* **Extract**:
The Van Gogh Museum Eye-tracking Project demonstrates the feasibility of studies in museum settings, and brings collaborations between museum and universities to a whole new level: the educational staff of the VGM did not only give us the opportunity to perform our study in the museum – they contributed actively in every phase of the study. We believe that in empirical aesthetics, this kind of active collaboration between scientific and cultural institutions is not only possible, but essential, and hope that our pioneering work will lead to future collaborations with the Van Gogh Museum Amsterdam, and with other high profile institutions.

From Science News:

Here’s how a child sees a Van Gogh painting

by Laura Sanders

8:00am, July 2, 2017

One of the best things about having young children is that they give you a new way to see the world — a total cliché, yes, but true. Rainbows in water fountains are mesmerizing. Roly-poly bugs are worth stopping for. Bright blouses on strangers are remarked on, loudly. It’s occasionally embarrassing but always fun to see how this gorgeous world captivates children.

An inventive new study attempted to get inside the minds of children as they looked at works of art, specifically paintings hanging in the Van Gogh Museum in Amsterdam. Francesco Walker, a cognitive psychologist who conducted the study while at VU University Amsterdam, and colleagues equipped nine children and 12 adults with eye-tracking headsets as they observed five paintings. The children were ages 11 and 12. Participants saw each painting twice, before and after hearing a description of the art.

When the children first viewed a Van Gogh painting, they focused on bold, bright colors and attention-grabbing objects: A striped house, vivid roses, dark trees painted against a light skyline.

But after they heard a little background information about the paintings, their gazes shifted. For instance, after seeing the serene “Landscape at Twilight” for the first time, the children were told that some of the hay contained green flecks of paint from a different painting. During their second look at the painting, the children spent more time looking at the hay.

The adults, in contrast, weren’t as drawn to the bright colors and attention-grabbing objects on their first (or second) looks. They focused more on other areas of the paintings.

The results, published June 21 in PLOS ONE, show that when children are given context about a painting they shift what they focus on while viewing it.

* **Data under study**:
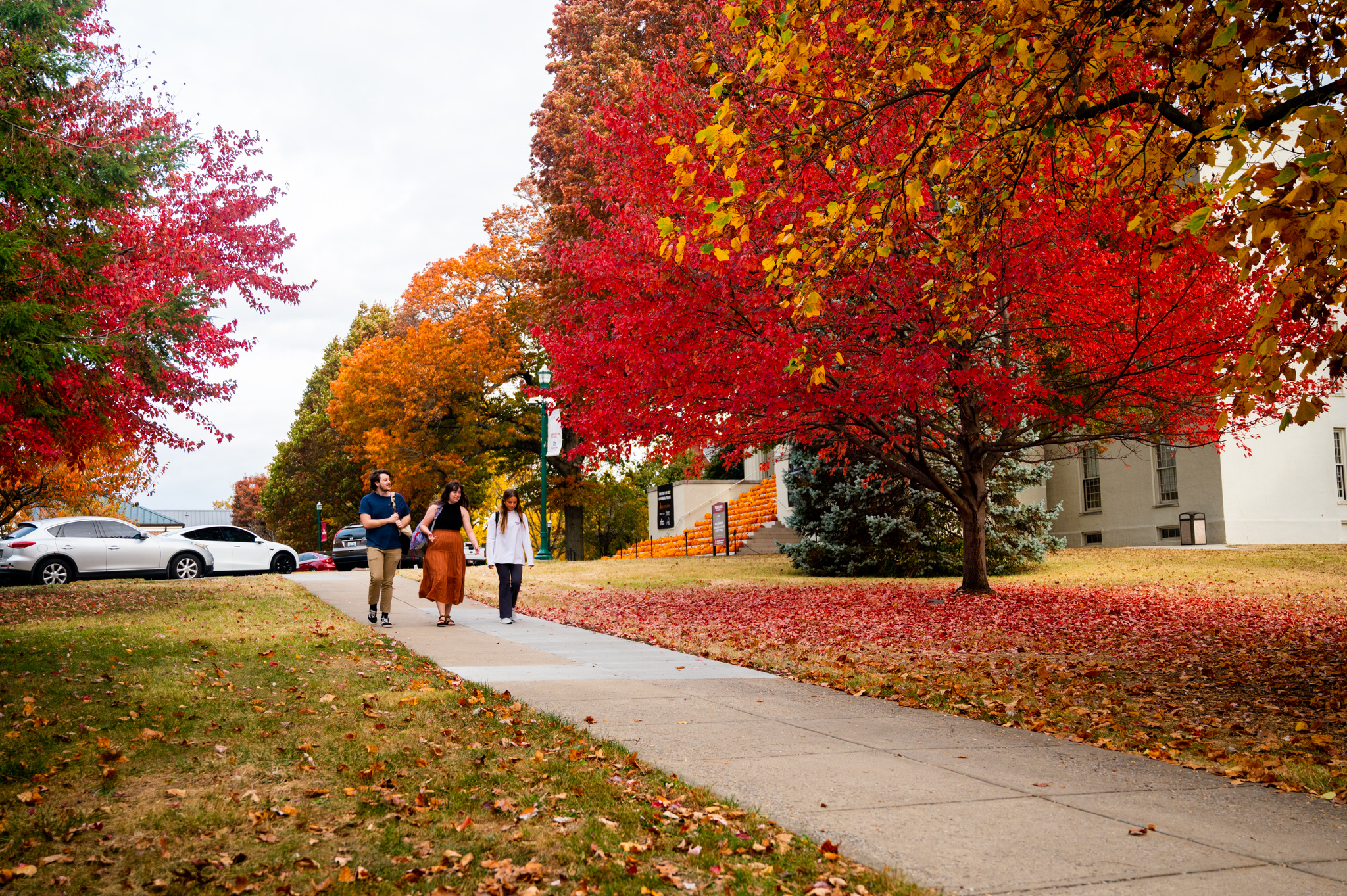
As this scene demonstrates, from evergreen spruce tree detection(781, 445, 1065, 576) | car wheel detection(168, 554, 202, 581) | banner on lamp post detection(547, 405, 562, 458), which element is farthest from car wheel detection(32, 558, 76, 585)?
evergreen spruce tree detection(781, 445, 1065, 576)

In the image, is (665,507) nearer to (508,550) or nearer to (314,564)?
(314,564)

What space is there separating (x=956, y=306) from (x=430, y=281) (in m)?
29.9

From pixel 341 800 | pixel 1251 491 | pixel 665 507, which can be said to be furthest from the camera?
pixel 665 507

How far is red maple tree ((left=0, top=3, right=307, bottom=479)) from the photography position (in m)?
10.3

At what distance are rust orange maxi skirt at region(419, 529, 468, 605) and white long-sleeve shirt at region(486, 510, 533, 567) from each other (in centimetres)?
45

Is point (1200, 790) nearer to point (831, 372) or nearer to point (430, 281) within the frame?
point (831, 372)

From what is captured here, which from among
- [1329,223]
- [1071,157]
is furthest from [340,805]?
[1071,157]

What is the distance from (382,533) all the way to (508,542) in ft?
5.26

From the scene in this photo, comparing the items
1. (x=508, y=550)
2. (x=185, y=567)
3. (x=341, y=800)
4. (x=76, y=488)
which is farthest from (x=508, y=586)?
(x=76, y=488)

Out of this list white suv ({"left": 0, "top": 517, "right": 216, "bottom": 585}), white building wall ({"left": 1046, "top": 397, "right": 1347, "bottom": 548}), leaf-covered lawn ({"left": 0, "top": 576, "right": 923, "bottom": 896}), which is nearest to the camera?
leaf-covered lawn ({"left": 0, "top": 576, "right": 923, "bottom": 896})

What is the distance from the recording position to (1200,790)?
17.0 ft

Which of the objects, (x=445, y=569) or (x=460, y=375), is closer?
(x=445, y=569)

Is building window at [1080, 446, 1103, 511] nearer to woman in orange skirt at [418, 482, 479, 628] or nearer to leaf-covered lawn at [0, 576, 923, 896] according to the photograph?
woman in orange skirt at [418, 482, 479, 628]

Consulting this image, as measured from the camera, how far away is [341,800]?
476 centimetres
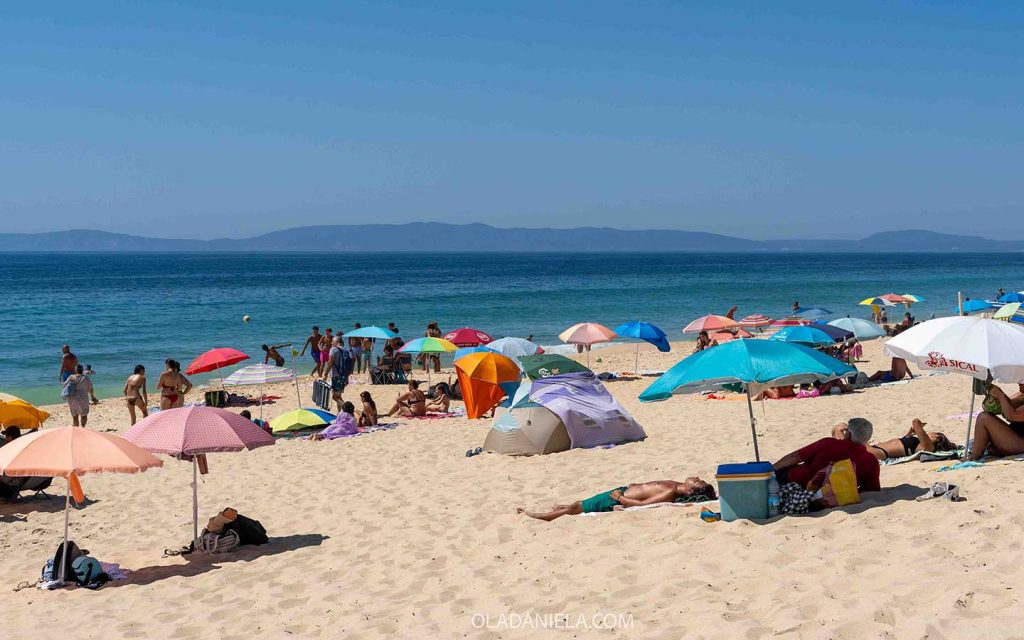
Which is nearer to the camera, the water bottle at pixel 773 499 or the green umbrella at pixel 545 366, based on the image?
the water bottle at pixel 773 499

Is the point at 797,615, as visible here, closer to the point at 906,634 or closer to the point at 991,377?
the point at 906,634

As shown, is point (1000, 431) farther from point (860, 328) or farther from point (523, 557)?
point (860, 328)

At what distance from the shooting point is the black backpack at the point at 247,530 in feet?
27.1

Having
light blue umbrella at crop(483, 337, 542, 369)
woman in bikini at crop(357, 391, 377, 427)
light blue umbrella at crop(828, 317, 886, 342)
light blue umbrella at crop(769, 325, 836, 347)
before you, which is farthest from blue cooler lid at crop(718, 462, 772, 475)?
light blue umbrella at crop(828, 317, 886, 342)

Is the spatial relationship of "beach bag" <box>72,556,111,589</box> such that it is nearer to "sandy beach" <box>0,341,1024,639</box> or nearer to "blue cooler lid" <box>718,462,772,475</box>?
"sandy beach" <box>0,341,1024,639</box>

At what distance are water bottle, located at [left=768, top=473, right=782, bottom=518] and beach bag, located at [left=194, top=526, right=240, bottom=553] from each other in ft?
15.2

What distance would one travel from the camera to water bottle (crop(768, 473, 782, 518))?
7.16 m

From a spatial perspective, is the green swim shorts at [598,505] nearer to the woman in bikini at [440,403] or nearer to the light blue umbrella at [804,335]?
the woman in bikini at [440,403]

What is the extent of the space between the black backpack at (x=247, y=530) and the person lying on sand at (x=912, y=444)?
544cm

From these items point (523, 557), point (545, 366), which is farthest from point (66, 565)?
point (545, 366)

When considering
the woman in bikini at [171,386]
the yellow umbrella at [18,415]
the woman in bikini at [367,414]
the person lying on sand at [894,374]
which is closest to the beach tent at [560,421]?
the woman in bikini at [367,414]

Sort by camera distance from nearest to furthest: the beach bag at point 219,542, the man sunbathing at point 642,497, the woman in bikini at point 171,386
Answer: the man sunbathing at point 642,497, the beach bag at point 219,542, the woman in bikini at point 171,386

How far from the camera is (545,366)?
15.4 m

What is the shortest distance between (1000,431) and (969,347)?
1.40 meters
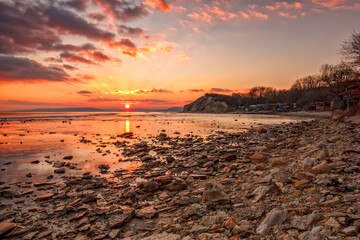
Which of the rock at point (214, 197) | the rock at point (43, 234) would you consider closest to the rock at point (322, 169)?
the rock at point (214, 197)

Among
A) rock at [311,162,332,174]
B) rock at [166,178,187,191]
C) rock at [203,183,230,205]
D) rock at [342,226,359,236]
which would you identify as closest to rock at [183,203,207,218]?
rock at [203,183,230,205]

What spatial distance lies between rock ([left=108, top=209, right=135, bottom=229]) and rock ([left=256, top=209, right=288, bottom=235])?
2928mm

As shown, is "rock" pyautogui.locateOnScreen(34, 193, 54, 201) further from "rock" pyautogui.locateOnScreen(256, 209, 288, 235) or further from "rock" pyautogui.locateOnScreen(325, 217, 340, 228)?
"rock" pyautogui.locateOnScreen(325, 217, 340, 228)

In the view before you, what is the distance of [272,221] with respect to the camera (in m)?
→ 3.45

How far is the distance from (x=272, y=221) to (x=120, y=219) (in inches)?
131

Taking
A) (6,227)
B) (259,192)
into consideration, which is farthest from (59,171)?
(259,192)

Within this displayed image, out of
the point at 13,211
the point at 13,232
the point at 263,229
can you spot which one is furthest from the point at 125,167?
the point at 263,229

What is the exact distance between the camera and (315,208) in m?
3.62

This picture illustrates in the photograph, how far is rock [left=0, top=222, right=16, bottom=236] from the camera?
4.23 meters

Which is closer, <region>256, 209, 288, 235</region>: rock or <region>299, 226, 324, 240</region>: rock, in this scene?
<region>299, 226, 324, 240</region>: rock

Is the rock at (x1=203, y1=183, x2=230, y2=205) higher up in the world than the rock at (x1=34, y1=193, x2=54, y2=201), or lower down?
higher up

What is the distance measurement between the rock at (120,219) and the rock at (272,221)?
2928mm

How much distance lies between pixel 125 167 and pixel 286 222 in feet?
24.5

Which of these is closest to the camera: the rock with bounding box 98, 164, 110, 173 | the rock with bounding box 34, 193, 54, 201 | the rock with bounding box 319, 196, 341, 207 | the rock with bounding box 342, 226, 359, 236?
the rock with bounding box 342, 226, 359, 236
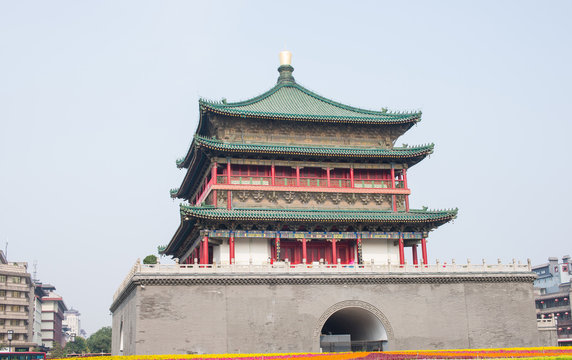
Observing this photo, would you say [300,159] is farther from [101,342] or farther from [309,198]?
[101,342]

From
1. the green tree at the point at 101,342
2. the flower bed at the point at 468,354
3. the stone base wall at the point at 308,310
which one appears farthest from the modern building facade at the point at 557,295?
the green tree at the point at 101,342

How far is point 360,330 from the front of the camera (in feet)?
140

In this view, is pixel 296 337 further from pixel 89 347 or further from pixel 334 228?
pixel 89 347

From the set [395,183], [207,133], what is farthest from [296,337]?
[207,133]

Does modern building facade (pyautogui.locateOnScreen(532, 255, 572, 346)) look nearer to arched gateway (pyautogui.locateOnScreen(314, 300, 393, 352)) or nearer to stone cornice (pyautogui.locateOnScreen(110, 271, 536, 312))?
stone cornice (pyautogui.locateOnScreen(110, 271, 536, 312))

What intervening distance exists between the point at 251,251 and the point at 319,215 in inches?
199

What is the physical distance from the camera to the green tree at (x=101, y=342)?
104 meters

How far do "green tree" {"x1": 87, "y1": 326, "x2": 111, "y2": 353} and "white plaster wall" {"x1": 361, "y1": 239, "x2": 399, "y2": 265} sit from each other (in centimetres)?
7282

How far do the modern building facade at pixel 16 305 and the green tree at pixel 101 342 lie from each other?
2184 centimetres

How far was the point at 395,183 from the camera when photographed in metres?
45.2

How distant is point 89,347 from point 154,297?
81.1 m

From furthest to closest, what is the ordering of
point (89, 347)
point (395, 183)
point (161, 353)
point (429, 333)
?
1. point (89, 347)
2. point (395, 183)
3. point (429, 333)
4. point (161, 353)

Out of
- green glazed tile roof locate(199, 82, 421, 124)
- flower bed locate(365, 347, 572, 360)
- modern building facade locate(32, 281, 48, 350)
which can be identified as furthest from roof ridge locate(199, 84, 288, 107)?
modern building facade locate(32, 281, 48, 350)

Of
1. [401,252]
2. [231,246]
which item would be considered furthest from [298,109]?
[401,252]
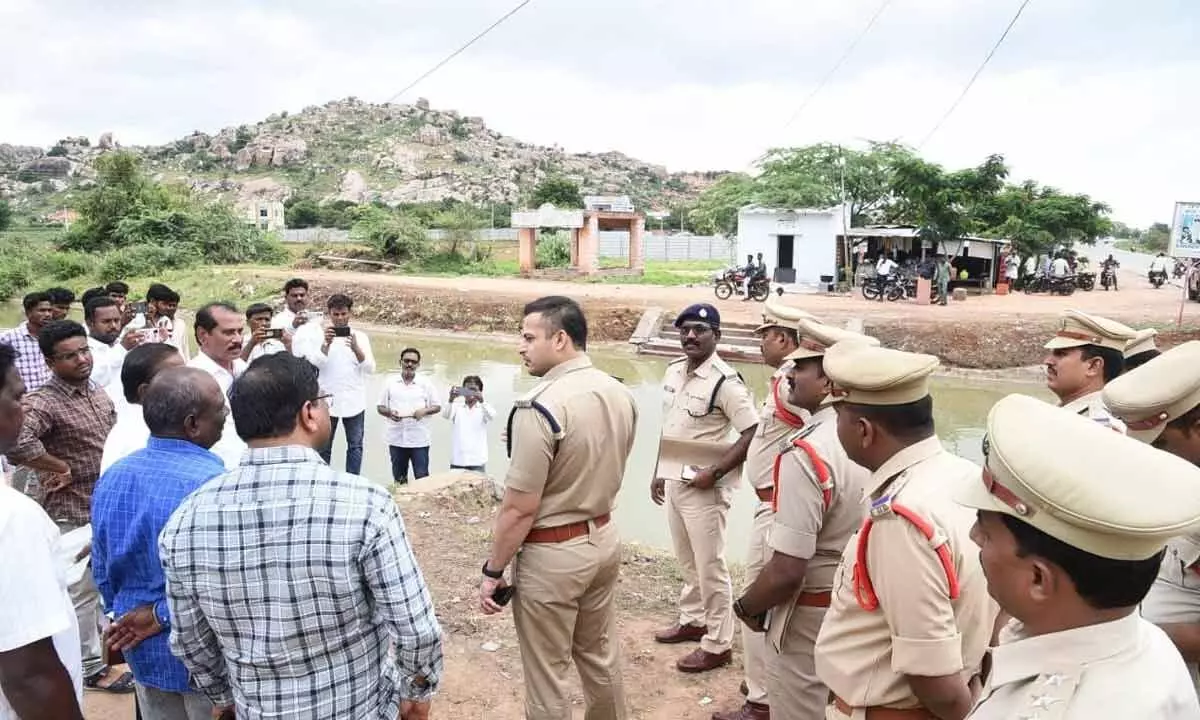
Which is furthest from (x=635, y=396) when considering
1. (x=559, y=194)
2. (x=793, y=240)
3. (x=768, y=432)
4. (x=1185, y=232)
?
(x=559, y=194)

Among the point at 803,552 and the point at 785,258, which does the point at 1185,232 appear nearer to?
the point at 785,258

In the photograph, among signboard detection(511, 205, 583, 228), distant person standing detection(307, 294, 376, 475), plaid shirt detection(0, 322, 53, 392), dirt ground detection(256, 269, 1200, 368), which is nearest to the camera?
plaid shirt detection(0, 322, 53, 392)

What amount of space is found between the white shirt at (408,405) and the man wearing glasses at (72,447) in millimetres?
2888

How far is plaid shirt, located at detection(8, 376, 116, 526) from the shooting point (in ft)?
11.3

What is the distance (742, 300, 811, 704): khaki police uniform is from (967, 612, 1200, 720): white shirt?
194cm

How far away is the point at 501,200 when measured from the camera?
228 ft

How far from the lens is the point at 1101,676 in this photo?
41.8 inches

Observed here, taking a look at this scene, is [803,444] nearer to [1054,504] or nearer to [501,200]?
[1054,504]

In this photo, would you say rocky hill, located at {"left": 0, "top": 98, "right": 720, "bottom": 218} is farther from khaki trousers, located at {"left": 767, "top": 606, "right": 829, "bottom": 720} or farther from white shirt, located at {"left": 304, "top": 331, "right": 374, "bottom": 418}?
khaki trousers, located at {"left": 767, "top": 606, "right": 829, "bottom": 720}

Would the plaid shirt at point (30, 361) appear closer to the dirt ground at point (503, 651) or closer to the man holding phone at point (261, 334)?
the man holding phone at point (261, 334)

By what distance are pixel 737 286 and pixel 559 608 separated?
2060cm

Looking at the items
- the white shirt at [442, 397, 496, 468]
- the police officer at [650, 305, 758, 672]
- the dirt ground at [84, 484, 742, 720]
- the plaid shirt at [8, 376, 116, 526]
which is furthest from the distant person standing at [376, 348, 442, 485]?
the police officer at [650, 305, 758, 672]

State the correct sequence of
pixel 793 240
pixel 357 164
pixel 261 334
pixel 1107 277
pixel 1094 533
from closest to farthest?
pixel 1094 533 < pixel 261 334 < pixel 793 240 < pixel 1107 277 < pixel 357 164

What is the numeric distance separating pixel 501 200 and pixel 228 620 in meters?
69.7
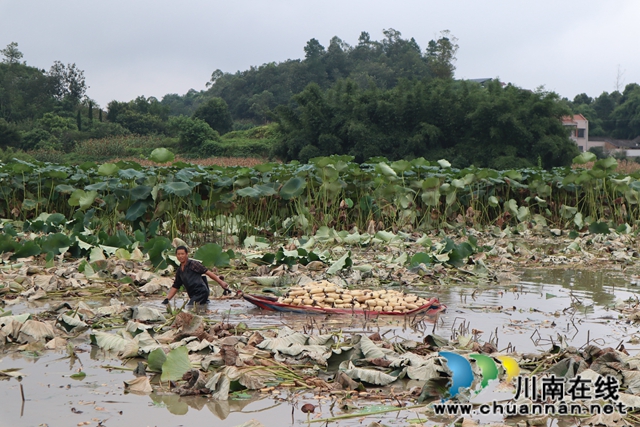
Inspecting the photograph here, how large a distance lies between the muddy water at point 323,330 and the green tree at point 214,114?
46.4 meters

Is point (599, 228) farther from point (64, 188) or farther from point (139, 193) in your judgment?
point (64, 188)

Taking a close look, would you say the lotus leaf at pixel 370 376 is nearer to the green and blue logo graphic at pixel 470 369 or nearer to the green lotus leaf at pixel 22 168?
the green and blue logo graphic at pixel 470 369

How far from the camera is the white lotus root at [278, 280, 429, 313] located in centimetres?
556

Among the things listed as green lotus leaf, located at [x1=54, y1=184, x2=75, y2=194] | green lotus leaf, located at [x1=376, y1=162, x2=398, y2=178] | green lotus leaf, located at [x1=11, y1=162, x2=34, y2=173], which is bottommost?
green lotus leaf, located at [x1=54, y1=184, x2=75, y2=194]

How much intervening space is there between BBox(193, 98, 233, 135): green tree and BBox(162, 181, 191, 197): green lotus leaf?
142ft

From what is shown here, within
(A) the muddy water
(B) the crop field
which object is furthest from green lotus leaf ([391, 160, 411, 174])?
(A) the muddy water

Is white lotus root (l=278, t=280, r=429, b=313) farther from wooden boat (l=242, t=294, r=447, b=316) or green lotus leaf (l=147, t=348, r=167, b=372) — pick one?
green lotus leaf (l=147, t=348, r=167, b=372)

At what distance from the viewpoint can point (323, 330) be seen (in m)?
5.09

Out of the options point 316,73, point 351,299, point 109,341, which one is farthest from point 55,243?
point 316,73

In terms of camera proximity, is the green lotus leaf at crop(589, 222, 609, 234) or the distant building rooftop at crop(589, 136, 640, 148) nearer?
the green lotus leaf at crop(589, 222, 609, 234)

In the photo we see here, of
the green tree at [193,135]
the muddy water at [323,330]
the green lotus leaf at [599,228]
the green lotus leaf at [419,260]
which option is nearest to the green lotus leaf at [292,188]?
the green lotus leaf at [419,260]

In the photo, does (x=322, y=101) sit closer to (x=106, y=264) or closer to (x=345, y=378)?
(x=106, y=264)

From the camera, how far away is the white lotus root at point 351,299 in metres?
5.56

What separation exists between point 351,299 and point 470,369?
1.94 metres
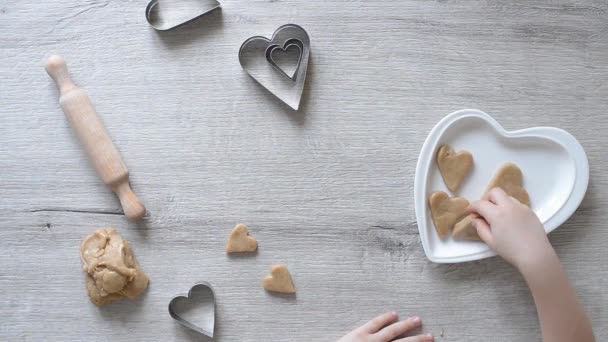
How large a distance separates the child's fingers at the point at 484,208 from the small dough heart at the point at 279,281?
300mm

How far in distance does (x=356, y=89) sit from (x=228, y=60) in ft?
0.68

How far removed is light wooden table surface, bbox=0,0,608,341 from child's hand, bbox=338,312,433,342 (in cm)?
2

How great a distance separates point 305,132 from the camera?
3.40ft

* **Problems to solve**:
**A.** In the article about how children look at Van Gogh paintings, how old were the children who took part in the study?
**B.** Carry on the article about how children look at Van Gogh paintings, starting right after its final sentence.

* **Responses per task**:
**A.** They were 11 and 12 years old.

**B.**
That switch in gaze represents an interesting switch in thinking, the researchers believe. The first type of viewing relies on “bottom-up” attention, in which the eye is drawn to whatever visually pops out. Walker describes this sort of looking as something involuntary, driven by the physical properties of an object or scene. The second sort of attention, called “top-down,” is more purposeful. “Top-down attentional control is driven voluntarily, by factors that are internal to the observer,” Walker says.

Looking for your friend in a crowd, holding a picture of her in mind, requires intentional searching. That’s a top-down task. But if you’re suddenly captivated by the sight of a monkey playing a tiny accordion, that would be a bottom-up diversion. Studies like this one on children and adults suggest that with age, “top-down processes become more and more important, while bottom-up attention loses strength,” Walker says.

Similar data would be much harder to pull from younger, wigglier children. I showed one of the paintings used in the study — Van Gogh’s “Tree Roots,” an abstract jumble of blue and brown and green — to my 4-year-old.

In the absence of eye-tracking technology, I just asked my daughter what she saw. She started by naming colors: “Blue, green, brown.” After she ran through all of the hues, I asked if she saw anything else. She paused, considering the image carefully. “Is it dinosaurs?” she asked. I told her that it’s a painting of tangled, blue tree roots in the ground. “But that green part looks like a Tyrannosaurus,” she told me. As her little finger gestured toward my computer screen, I saw what she meant: A green T. Rex head, rising majestically from the roots.